CHICKEN LAKSA
Laksa Recipe
This homemade Laksa beats any takeaway!
You'll need:
600g chicken breast
400ml coconut milk (look for a high percentage of coconut kernel extract, such as 89% for a creamier result)
1 litre chicken broth (or stock, but broth provides a creamier texture)
185g jar Malaysian Laksa paste
100g rice noodles
2 carrots
300g bok choy
2 tbsp tapioca flour
Method:
Chop the chicken breast into small pieces and toss them in the tapioca flour.
In a pot (or pressure cooker), add the Laksa paste and cook for a couple of minutes.
Add the chicken to the pot and stir until fully coated in the paste.
Pour in the coconut milk and chicken broth, then stir until simmering.
If using a pressure cooker: Pressure cook for 20 minutes.

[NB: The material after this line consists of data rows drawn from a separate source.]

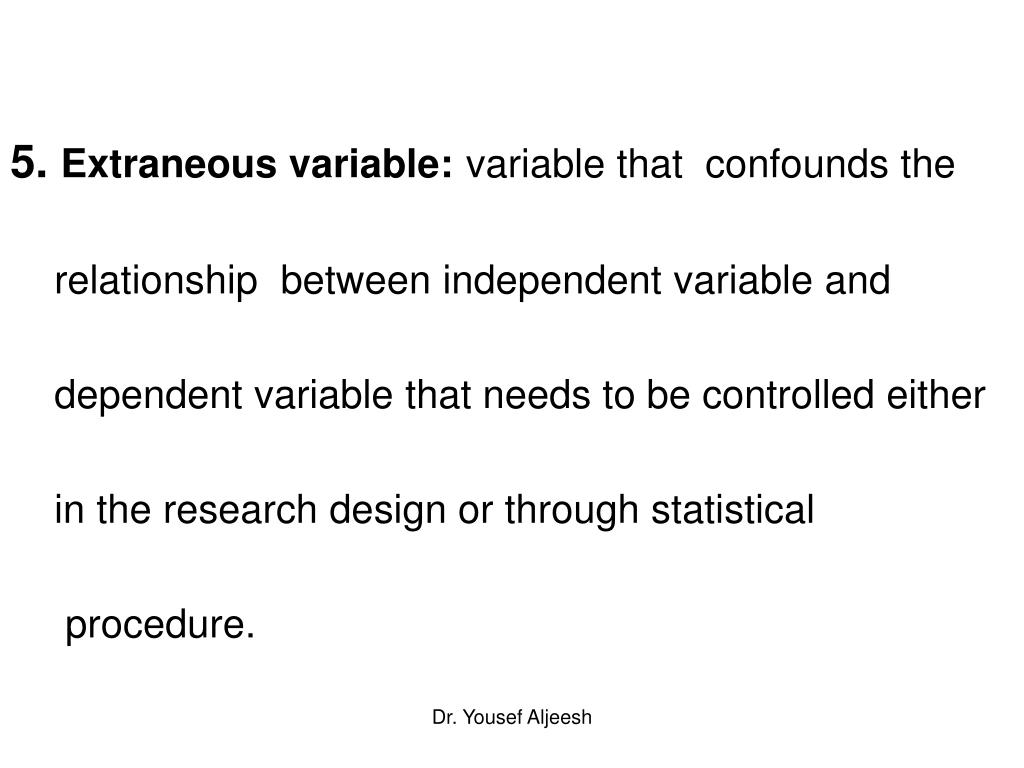 5. Extraneous variable: variable that confounds the relationship between independent variable and dependent variable that needs to be controlled either in the research design or through statistical procedure.

Dr. Yousef Aljeesh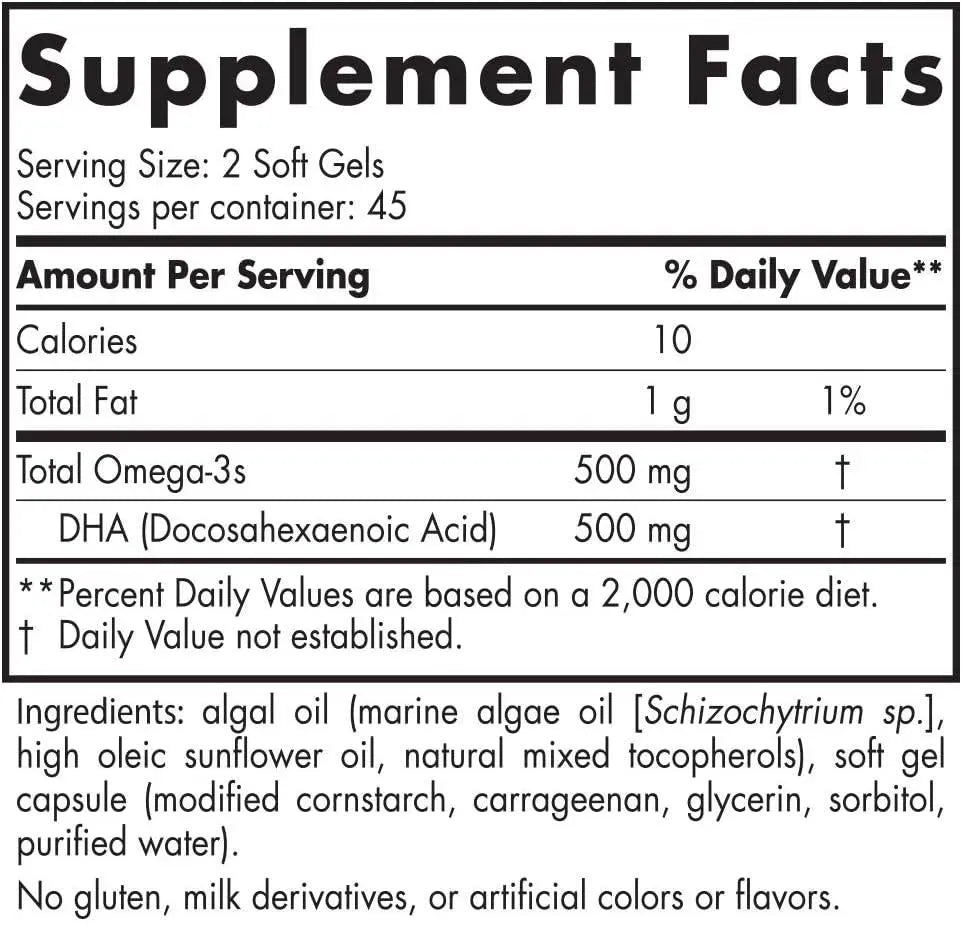 Supplement Facts

Serving Size: 2 Soft Gels
Servings per container: 45

| Amount Per Serving | | % Daily Value** |
|---|---|---|
| Calories | 10 | |
| Total Fat | 1 g | 1% |
| Total Omega-3s | 500 mg | † |
| DHA (Docosahexaenoic Acid) | 500 mg | † |

**Percent Daily Values are based on a 2,000 calorie diet.
† Daily Value not established.

Ingredients: algal oil (marine algae oil [Schizochytrium sp.], high oleic sunflower oil, natural mixed tocopherols), soft gel capsule (modified cornstarch, carrageenan, glycerin, sorbitol, purified water).

No gluten, milk derivatives, or artificial colors or flavors.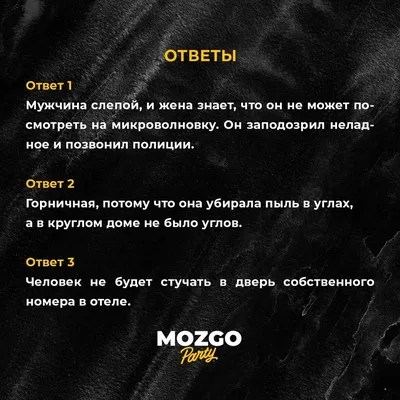 ОТВЕТЫ

Ответ 1

Мужчина слепой, и жена знает, что он не может посмотреть на микроволновку. Он заподозрил неладное и позвонил полиции.

Ответ 2

Горничная, потому что она убирала пыль в углах, а в круглом доме не было углов.

Ответ 3

Человек не будет стучать в дверь собственного номера в отеле.

MOZGO
Party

If using a pot: Cook for about 30 minutes, or until the chicken is cooked and tender.
While the Laksa is simmering, chop the carrots and bok choy into small pieces (do not cook).
Cook the rice noodles according to package instructions.
Drain the noodles and divide them into bowls.
Top the noodles with the chicken Laksa mixture, followed by the chopped carrots and bok choy.
Enjoy your delicious homemade Laksa!